Аннотация:At present, the nanostructures are in a great scientific interest due to their special
mechanical, optical, and electromagnetic properties in comparison with bulk materials of the
same composition. All the specific properties of such structures are due to quantum phenomena and size effects [1]. One of the most efficient methods of nanostructures producing is the template synthesis in which the porous materials are used as matrix. This method allows the synthesis of nanoscale objects of various shapes and sizes which can be accurately controlled. The track membranes obtained by irradiating on the DC-60 accelerator using the krypton ions with an energy of 1.75 MeV/nucleon with a fluency of 1,0 109 sm-2 and the Hostaphan® polyethylene terephthalate films were used as the matrix for the iron and cobalt nanotubes template synthesis. After the chemical etching, the pores' diameters were 110 ± 5 nm [2-3]. The following electrolyte composition was used for electrochemical deposition of metals: СоSO4×7H2O (110 g/l), FeSO4×7H2O (110 g/l), H3BO3 (25 g/l) С6Н8О6 (3 g/l), at a voltage of 1.5 V and 2.0 V in a potentiostatic mode at room temperature.
The SEM and TEM techniques proved that the obtained nanostructures are nanotubes
with the length of 12 mm, diameter of 110±5 nm and the thickness of 20 nm. The EDA analysis
of the spectra showed that the atomic ratio of metals in nanotubes was Fe58/Co42 for 1.5 V and Fe49/Co51 for 2.0 V respectively. The X-ray studies demonstrated that the samples had the singlephase and the BCC structure with a lattice parameter a ≈ 2,850 Å. The nanotubes for the Mössbauer studies were patterned in a polymer matrix. The samples were placed so that the nanotubes' axis were parallel to the γ-rays' direction [4]. The decoding model method implemented in the SpectrRelax software was applied for the Mössbauer spectra processing [4]. The obtained Mössbauer spectra of 57Fe nuclei in Fe/Co nanotubes were the Zeeman sextets with inhomogeneously broadened lines with nonequivalent positions of the iron atoms in the nanotube structure.

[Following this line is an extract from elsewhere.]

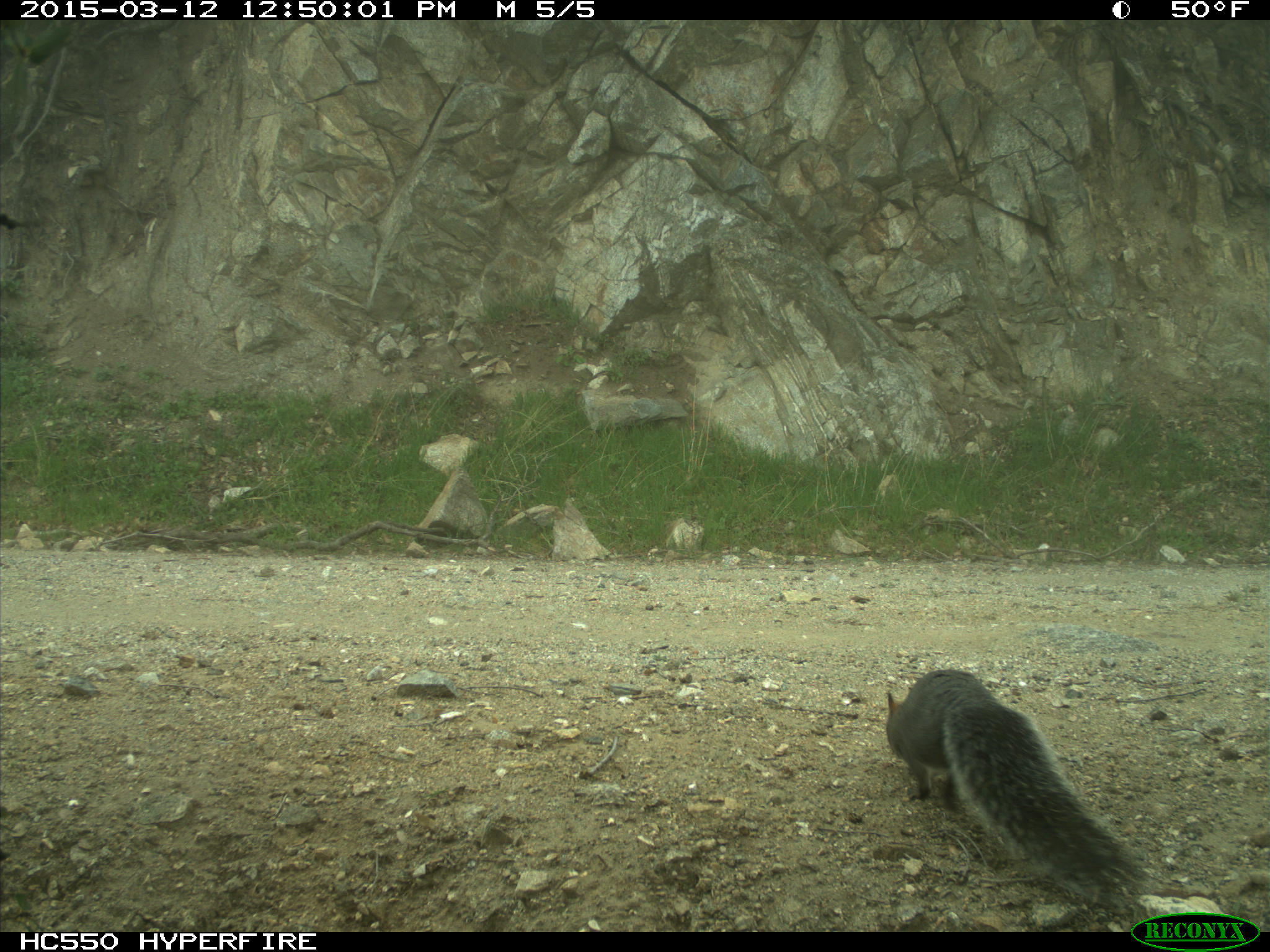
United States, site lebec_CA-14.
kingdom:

The average value of the hyperfine magnetic field at the 57Fe nuclei was 356.2±0.4 kOe for Fe58/Co42 and 354.2±0.5 kOe for Fe49/Co51.
The analysis of the spectra proved that the values of the hyperfine field at the 57Fe nuclei
increased with the rising of the Co atoms number in the immediate environment of the Fe atoms. Substitution of the one iron atom for the cobalt atom led to increasing of the hyperfine magnetic field at 8.9±0.4 kOe for Fe58/Co42 and 9.0±0.4 kOe for Fe49/Co51. Thus, a shift of the Mossbauer line was reduced to 0.004±0.002 mm/c. The intensity ratio of the second and the fifth lines to the first and the sixth lines of the observed Zeeman sextet I2,5/I1,6 = 0.23±0.02 and I2,5/I1,6 = 0.18±0.02 for the observed samples indicated the existence of a magnetic texture with the prevailing direction along the nanotubes axis.